### TASK GOAL
Please reproduce each line of the data below as it stands.
# # #
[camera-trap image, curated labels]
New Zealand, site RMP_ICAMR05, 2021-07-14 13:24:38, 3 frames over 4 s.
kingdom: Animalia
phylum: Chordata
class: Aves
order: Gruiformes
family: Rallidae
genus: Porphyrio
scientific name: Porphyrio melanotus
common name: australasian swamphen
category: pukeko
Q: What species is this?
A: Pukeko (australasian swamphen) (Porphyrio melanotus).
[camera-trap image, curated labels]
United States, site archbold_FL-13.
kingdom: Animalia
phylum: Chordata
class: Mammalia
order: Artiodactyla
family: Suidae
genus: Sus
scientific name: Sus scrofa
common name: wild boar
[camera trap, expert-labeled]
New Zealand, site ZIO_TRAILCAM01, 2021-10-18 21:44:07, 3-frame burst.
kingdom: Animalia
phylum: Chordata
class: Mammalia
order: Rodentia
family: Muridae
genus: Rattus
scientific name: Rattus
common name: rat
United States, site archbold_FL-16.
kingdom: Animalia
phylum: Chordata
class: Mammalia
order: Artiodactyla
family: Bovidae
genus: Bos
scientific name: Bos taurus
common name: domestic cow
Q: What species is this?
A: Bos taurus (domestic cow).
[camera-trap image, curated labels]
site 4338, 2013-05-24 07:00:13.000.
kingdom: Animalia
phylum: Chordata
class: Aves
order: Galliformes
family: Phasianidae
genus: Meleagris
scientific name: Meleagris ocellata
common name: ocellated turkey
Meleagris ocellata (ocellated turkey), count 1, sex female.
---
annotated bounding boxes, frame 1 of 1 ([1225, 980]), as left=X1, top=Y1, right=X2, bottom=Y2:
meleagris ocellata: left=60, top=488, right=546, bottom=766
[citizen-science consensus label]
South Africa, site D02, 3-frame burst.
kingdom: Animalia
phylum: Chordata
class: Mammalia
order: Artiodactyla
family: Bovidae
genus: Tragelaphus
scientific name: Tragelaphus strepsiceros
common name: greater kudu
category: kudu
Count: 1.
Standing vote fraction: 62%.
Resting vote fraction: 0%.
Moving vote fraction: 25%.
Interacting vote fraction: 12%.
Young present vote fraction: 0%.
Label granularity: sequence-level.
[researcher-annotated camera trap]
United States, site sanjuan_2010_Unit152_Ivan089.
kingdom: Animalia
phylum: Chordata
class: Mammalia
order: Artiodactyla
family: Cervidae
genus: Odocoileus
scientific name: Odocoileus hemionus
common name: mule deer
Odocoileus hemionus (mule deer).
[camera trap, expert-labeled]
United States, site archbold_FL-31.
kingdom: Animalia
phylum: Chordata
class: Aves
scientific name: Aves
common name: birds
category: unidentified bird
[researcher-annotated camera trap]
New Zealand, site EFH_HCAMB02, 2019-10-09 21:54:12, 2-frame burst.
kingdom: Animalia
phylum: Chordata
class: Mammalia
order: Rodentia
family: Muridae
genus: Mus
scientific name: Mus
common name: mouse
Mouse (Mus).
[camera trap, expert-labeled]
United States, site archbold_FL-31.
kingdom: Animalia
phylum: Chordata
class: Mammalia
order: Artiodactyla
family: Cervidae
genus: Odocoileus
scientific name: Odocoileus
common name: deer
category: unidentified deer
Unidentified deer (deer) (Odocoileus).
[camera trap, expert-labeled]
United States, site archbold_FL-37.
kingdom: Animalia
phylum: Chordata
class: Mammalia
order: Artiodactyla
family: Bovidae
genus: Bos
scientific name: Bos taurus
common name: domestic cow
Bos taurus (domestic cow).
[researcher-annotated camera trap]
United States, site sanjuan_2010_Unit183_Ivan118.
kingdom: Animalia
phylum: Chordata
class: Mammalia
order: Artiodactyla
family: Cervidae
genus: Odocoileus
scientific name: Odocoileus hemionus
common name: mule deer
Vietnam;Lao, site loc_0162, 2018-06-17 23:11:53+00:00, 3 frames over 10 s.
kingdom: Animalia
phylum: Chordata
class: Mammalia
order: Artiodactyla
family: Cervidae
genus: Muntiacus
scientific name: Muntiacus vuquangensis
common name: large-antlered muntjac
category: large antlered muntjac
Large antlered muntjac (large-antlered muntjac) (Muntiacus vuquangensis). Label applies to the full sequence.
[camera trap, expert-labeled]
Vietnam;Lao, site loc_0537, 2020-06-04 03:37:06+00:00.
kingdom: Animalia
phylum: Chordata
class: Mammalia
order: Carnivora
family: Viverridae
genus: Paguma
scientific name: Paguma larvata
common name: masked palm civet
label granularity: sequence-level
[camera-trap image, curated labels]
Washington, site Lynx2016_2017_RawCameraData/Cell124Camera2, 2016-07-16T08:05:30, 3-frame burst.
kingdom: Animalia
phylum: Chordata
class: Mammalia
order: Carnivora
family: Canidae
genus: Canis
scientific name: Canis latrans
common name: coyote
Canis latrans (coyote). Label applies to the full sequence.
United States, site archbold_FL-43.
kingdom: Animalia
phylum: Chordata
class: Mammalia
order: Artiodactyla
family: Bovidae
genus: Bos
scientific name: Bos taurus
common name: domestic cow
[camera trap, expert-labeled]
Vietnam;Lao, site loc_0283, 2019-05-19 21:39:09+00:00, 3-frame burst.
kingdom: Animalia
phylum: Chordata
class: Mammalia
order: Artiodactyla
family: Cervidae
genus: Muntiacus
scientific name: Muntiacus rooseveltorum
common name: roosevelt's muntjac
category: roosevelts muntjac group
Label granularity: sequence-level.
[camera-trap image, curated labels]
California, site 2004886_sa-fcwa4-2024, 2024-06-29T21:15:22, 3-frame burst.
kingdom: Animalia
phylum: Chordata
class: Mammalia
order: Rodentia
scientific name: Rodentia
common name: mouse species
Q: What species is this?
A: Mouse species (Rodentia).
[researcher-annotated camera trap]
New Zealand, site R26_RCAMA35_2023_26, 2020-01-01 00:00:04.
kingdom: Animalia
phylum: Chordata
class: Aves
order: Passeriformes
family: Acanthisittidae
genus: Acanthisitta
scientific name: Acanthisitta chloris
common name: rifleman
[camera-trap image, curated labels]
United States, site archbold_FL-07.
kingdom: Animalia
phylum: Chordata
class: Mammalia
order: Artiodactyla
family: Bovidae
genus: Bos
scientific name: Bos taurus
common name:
# # #
### SOLUTION TO THE EXERCISE
[camera-trap image, curated labels]
New Zealand, site RMP_ICAMR05, 2021-07-14 13:24:38, 3 frames over 4 s.
kingdom: Animalia
phylum: Chordata
class: Aves
order: Gruiformes
family: Rallidae
genus: Porphyrio
scientific name: Porphyrio melanotus
common name: australasian swamphen
category: pukeko
Q: What species is this?
A: Pukeko (australasian swamphen) (Porphyrio melanotus).
[camera-trap image, curated labels]
United States, site archbold_FL-13.
kingdom: Animalia
phylum: Chordata
class: Mammalia
order: Artiodactyla
family: Suidae
genus: Sus
scientific name: Sus scrofa
common name: wild boar
[camera trap, expert-labeled]
New Zealand, site ZIO_TRAILCAM01, 2021-10-18 21:44:07, 3-frame burst.
kingdom: Animalia
phylum: Chordata
class: Mammalia
order: Rodentia
family: Muridae
genus: Rattus
scientific name: Rattus
common name: rat
United States, site archbold_FL-16.
kingdom: Animalia
phylum: Chordata
class: Mammalia
order: Artiodactyla
family: Bovidae
genus: Bos
scientific name: Bos taurus
common name: domestic cow
Q: What species is this?
A: Bos taurus (domestic cow).
[camera-trap image, curated labels]
site 4338, 2013-05-24 07:00:13.000.
kingdom: Animalia
phylum: Chordata
class: Aves
order: Galliformes
family: Phasianidae
genus: Meleagris
scientific name: Meleagris ocellata
common name: ocellated turkey
Meleagris ocellata (ocellated turkey), count 1, sex female.
---
annotated bounding boxes, frame 1 of 1 ([1225, 980]), as left=X1, top=Y1, right=X2, bottom=Y2:
meleagris ocellata: left=60, top=488, right=546, bottom=766
[citizen-science consensus label]
South Africa, site D02, 3-frame burst.
kingdom: Animalia
phylum: Chordata
class: Mammalia
order: Artiodactyla
family: Bovidae
genus: Tragelaphus
scientific name: Tragelaphus strepsiceros
common name: greater kudu
category: kudu
Count: 1.
Standing vote fraction: 62%.
Resting vote fraction: 0%.
Moving vote fraction: 25%.
Interacting vote fraction: 12%.
Young present vote fraction: 0%.
Label granularity: sequence-level.
[researcher-annotated camera trap]
United States, site sanjuan_2010_Unit152_Ivan089.
kingdom: Animalia
phylum: Chordata
class: Mammalia
order: Artiodactyla
family: Cervidae
genus: Odocoileus
scientific name: Odocoileus hemionus
common name: mule deer
Odocoileus hemionus (mule deer).
[camera trap, expert-labeled]
United States, site archbold_FL-31.
kingdom: Animalia
phylum: Chordata
class: Aves
scientific name: Aves
common name: birds
category: unidentified bird
[researcher-annotated camera trap]
New Zealand, site EFH_HCAMB02, 2019-10-09 21:54:12, 2-frame burst.
kingdom: Animalia
phylum: Chordata
class: Mammalia
order: Rodentia
family: Muridae
genus: Mus
scientific name: Mus
common name: mouse
Mouse (Mus).
[camera trap, expert-labeled]
United States, site archbold_FL-31.
kingdom: Animalia
phylum: Chordata
class: Mammalia
order: Artiodactyla
family: Cervidae
genus: Odocoileus
scientific name: Odocoileus
common name: deer
category: unidentified deer
Unidentified deer (deer) (Odocoileus).
[camera trap, expert-labeled]
United States, site archbold_FL-37.
kingdom: Animalia
phylum: Chordata
class: Mammalia
order: Artiodactyla
family: Bovidae
genus: Bos
scientific name: Bos taurus
common name: domestic cow
Bos taurus (domestic cow).
[researcher-annotated camera trap]
United States, site sanjuan_2010_Unit183_Ivan118.
kingdom: Animalia
phylum: Chordata
class: Mammalia
order: Artiodactyla
family: Cervidae
genus: Odocoileus
scientific name: Odocoileus hemionus
common name: mule deer
Vietnam;Lao, site loc_0162, 2018-06-17 23:11:53+00:00, 3 frames over 10 s.
kingdom: Animalia
phylum: Chordata
class: Mammalia
order: Artiodactyla
family: Cervidae
genus: Muntiacus
scientific name: Muntiacus vuquangensis
common name: large-antlered muntjac
category: large antlered muntjac
Large antlered muntjac (large-antlered muntjac) (Muntiacus vuquangensis). Label applies to the full sequence.
[camera trap, expert-labeled]
Vietnam;Lao, site loc_0537, 2020-06-04 03:37:06+00:00.
kingdom: Animalia
phylum: Chordata
class: Mammalia
order: Carnivora
family: Viverridae
genus: Paguma
scientific name: Paguma larvata
common name: masked palm civet
label granularity: sequence-level
[camera-trap image, curated labels]
Washington, site Lynx2016_2017_RawCameraData/Cell124Camera2, 2016-07-16T08:05:30, 3-frame burst.
kingdom: Animalia
phylum: Chordata
class: Mammalia
order: Carnivora
family: Canidae
genus: Canis
scientific name: Canis latrans
common name: coyote
Canis latrans (coyote). Label applies to the full sequence.
United States, site archbold_FL-43.
kingdom: Animalia
phylum: Chordata
class: Mammalia
order: Artiodactyla
family: Bovidae
genus: Bos
scientific name: Bos taurus
common name: domestic cow
[camera trap, expert-labeled]
Vietnam;Lao, site loc_0283, 2019-05-19 21:39:09+00:00, 3-frame burst.
kingdom: Animalia
phylum: Chordata
class: Mammalia
order: Artiodactyla
family: Cervidae
genus: Muntiacus
scientific name: Muntiacus rooseveltorum
common name: roosevelt's muntjac
category: roosevelts muntjac group
Label granularity: sequence-level.
[camera-trap image, curated labels]
California, site 2004886_sa-fcwa4-2024, 2024-06-29T21:15:22, 3-frame burst.
kingdom: Animalia
phylum: Chordata
class: Mammalia
order: Rodentia
scientific name: Rodentia
common name: mouse species
Q: What species is this?
A: Mouse species (Rodentia).
[researcher-annotated camera trap]
New Zealand, site R26_RCAMA35_2023_26, 2020-01-01 00:00:04.
kingdom: Animalia
phylum: Chordata
class: Aves
order: Passeriformes
family: Acanthisittidae
genus: Acanthisitta
scientific name: Acanthisitta chloris
common name: rifleman
[camera-trap image, curated labels]
United States, site archbold_FL-07.
kingdom: Animalia
phylum: Chordata
class: Mammalia
order: Artiodactyla
family: Bovidae
genus: Bos
scientific name: Bos taurus
common name:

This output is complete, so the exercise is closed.